On se retrouvera mon Bo. Cherche-moi bien partout, partout tu seras avec moi. Je ne peux pas abandonner ma mère, mais je t’attends déjà.
L’Une.



Le bô aurait pu naître ce jour de la perte de l’Une, mais il n’en fit rien. Il plie doucement le tissu rouge dans la cage d’escalier, il ne se morcèle pas en tristesse le long des vitres brisées. Il faudra donc aller partout pour retrouver l’Une. Le bô est inscrit dans le temps. La souplesse de son corps peu à peu et cet espoir de retrouver l’Une redonnent à ce jour pluvieux le grand sourire du bô.
Alors que lui, en des mouvements qui n’ont d’égal que la vitesse et l’invisibilité du processus de la lumière, avait l’habitude de se déplacer et de s’installer dans des endroits de choix, sans jamais accorder d’importance aux lieux entre les murs desquels il ne ferait que dormir une poignée de secondes, les gens montraient leurs lieux, les astiquaient et en parlaient. Ou les gens disaient que malheureusement ils allaient déménager.


Ce sont les bonds de panique que fit le bô, apparitions disparitions à Tokyo, à New York, Cotonou… qui permirent en une heure au bô de comprendre qu’il allait falloir s’installer dans les grandes villes. La recherche de l’Une n’était pas promenade, sauvetage ou fulgurances façon bô, la torture était un peu trop humaine, cachée, enfouie et sournoise dans la ville moderne. Il allait falloir au bô s’adapter à ce long terme des grandes villes.
Ainsi, lorsque le bô sentait qu’il devait rester longtemps dans une grande ville, quelqu’un lui disait : « Tu pourrais rester quelques jours ici… Mais tu sais, tu vas être tôt ou tard confronté aux difficultés de logement. »
 Puis on lui expliquait, « là est la mairie, tu pourras t’inscrire pour demander un logement social », et le bô notait. 
Le bô avant sa naissance sentait qu’il devait rester longtemps quand c’était un endroit retors où la mère de l’Une pourrait être protégée et se cacher du père de l’Une : il fallait l’endroit immense, fait de masse, d’anonymat circulant en foules et de ce qu’on appelait aussi « aides sociales pour mères célibataires », le bô avait noté.

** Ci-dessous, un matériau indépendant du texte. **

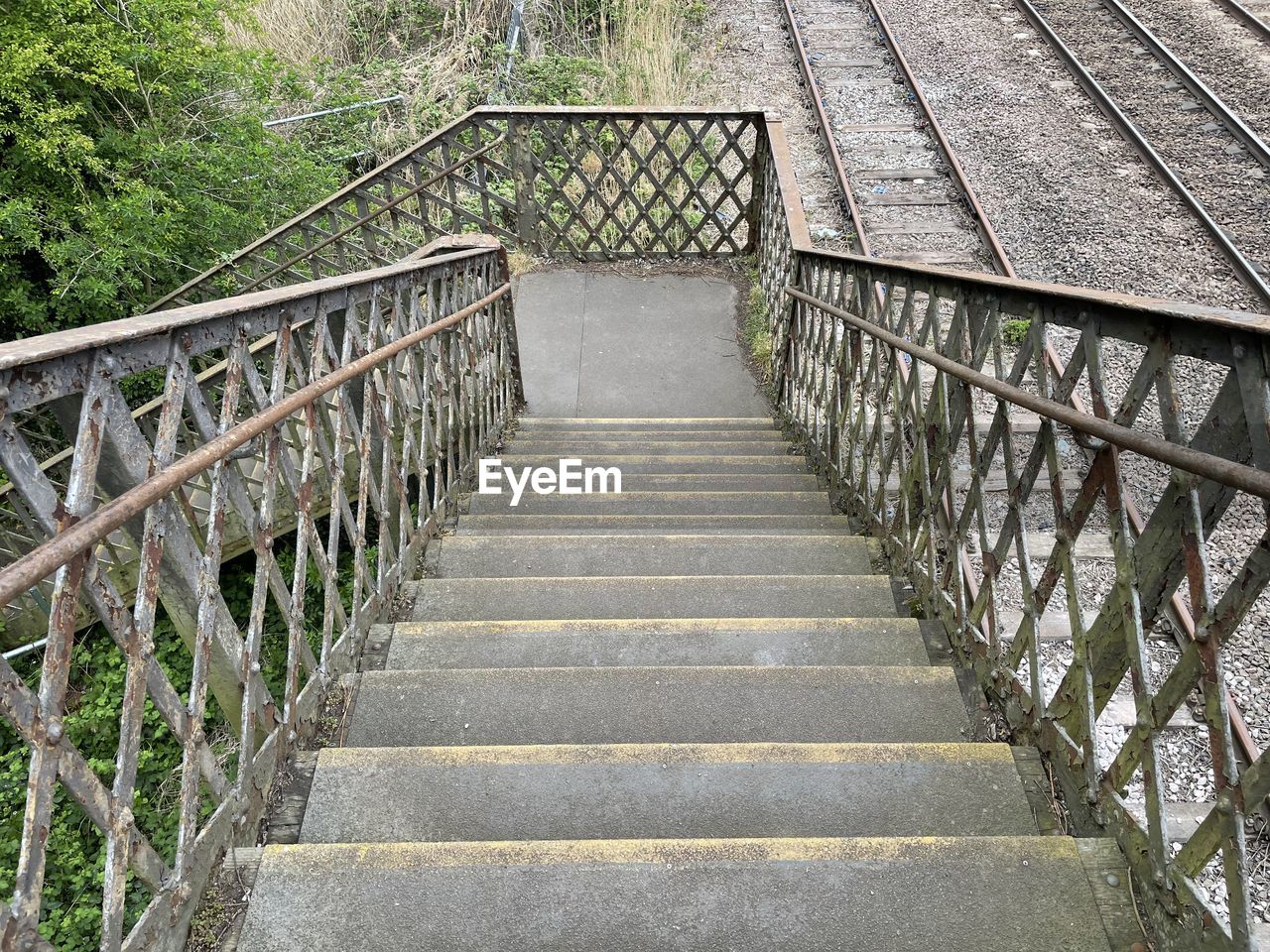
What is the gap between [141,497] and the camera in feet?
3.89

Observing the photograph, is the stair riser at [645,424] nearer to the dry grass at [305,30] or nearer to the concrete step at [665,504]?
the concrete step at [665,504]

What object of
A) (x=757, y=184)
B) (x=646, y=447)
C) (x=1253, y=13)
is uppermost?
(x=1253, y=13)

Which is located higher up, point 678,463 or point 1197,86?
point 1197,86

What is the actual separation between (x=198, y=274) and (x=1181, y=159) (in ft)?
30.1

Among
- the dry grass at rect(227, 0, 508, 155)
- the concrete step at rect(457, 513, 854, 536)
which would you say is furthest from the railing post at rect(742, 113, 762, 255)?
the dry grass at rect(227, 0, 508, 155)

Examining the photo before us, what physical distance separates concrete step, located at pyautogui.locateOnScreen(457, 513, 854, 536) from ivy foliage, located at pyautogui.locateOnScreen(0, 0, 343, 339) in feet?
14.9

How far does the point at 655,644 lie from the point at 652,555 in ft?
2.55

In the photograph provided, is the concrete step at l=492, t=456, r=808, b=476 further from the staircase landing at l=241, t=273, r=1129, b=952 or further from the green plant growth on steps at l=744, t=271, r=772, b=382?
the green plant growth on steps at l=744, t=271, r=772, b=382

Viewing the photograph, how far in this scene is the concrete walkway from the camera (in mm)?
5941

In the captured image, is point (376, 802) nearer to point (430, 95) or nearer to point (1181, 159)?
point (1181, 159)

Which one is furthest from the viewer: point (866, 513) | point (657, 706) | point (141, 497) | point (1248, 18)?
point (1248, 18)

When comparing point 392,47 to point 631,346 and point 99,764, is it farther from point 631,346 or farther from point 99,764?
point 99,764

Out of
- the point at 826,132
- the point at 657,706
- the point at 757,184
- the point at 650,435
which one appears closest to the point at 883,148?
the point at 826,132

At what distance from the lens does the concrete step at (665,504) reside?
12.1 feet
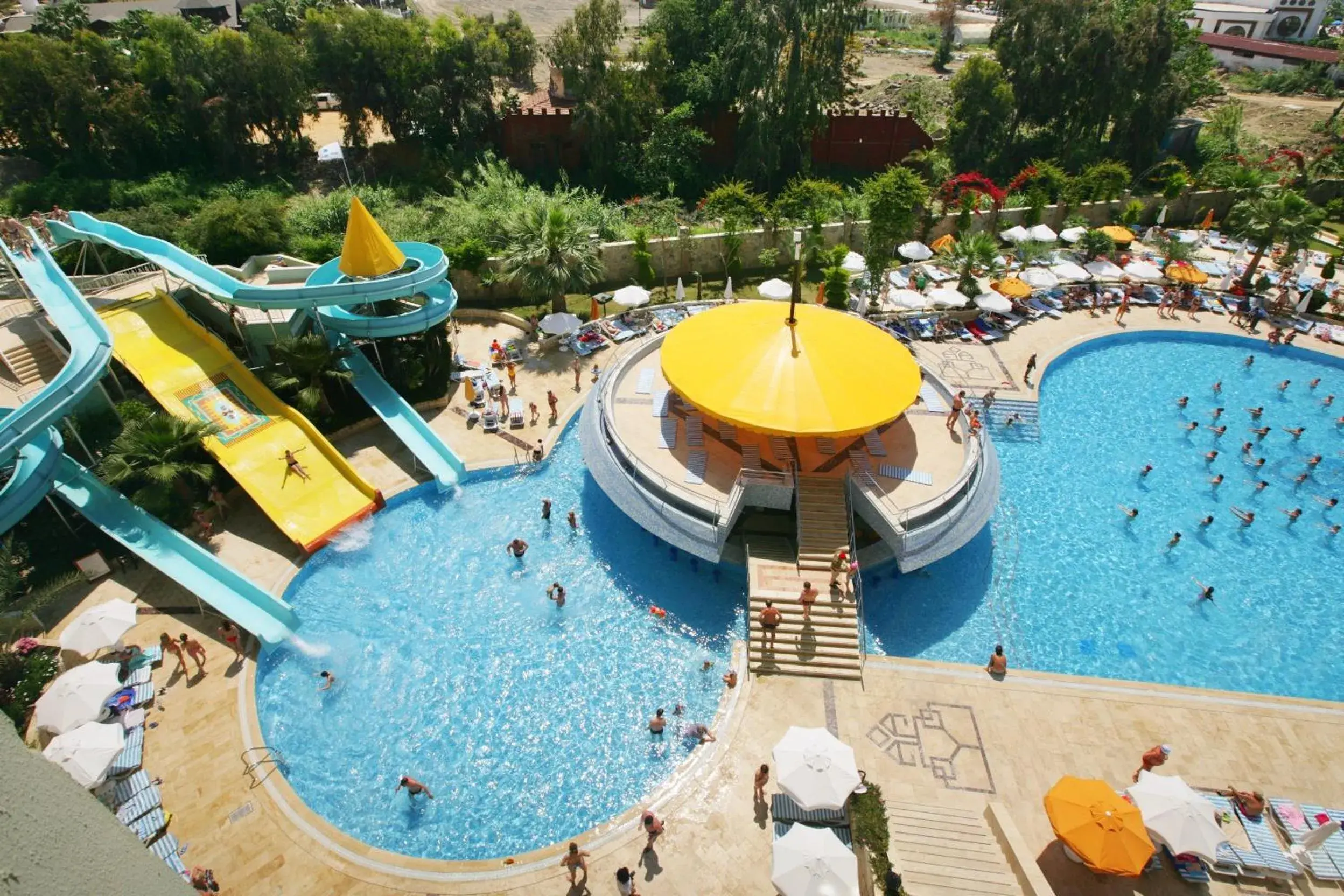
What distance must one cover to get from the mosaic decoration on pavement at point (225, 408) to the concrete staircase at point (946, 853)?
22497 millimetres

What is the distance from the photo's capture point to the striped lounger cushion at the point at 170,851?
13.8 m

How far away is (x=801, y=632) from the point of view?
60.4 feet

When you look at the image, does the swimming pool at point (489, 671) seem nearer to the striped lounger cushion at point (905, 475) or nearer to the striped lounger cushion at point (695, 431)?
the striped lounger cushion at point (695, 431)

Il lui avait fallu, ce matin où les larmes ravalées du bô avaient calmé la pluie, de retour à Houilles, emprunter les transports en commun. Son mode de circulation le conduisait bien trop vite, bien trop loin. Il avait donc emprunté ce train gris bleu à deux étages avec des gens en costume, mouchoir à la main pour éviter des gens plus tranquilles qui avaient le privilège de dormir sur deux banquettes, bouteille à la main et parlant tout seuls sans qu’on les dérange. Bonne surprise que ce monde d’à côté où l’on louait des trains à tous. Le bô, avant sa naissance, se dit en arrivant à Paris, sans un regard des pourtant nombreux qui le croisaient sans le toucher, c’est bien la ville où fuir pour la mère de l’Une.
Il avait suivi les boules noires des têtes en serpent qui s’engouffraient toutes dans un trou profond et s’était retrouvé dans des tunnels de mosaïques humaines. Il avait remarqué qu’avant de descendre des petits wagons, les gens jetaient un coup d’œil rapide sur la liste au-dessus des portes. Il lut avec étonnement « Strasbourg », « Luxembourg », « Stalingrad »… Et le bô comprit, avant sa naissance, tout le sens de ce transport souterrain, plus rapide que l’autre, presque aussi rapide que lui en voyage ! Il se laissa tenter par ce petit pays qu’il passait trop vite, quand il partait voir l’Est avant la perte de l’Une : Luxembourg.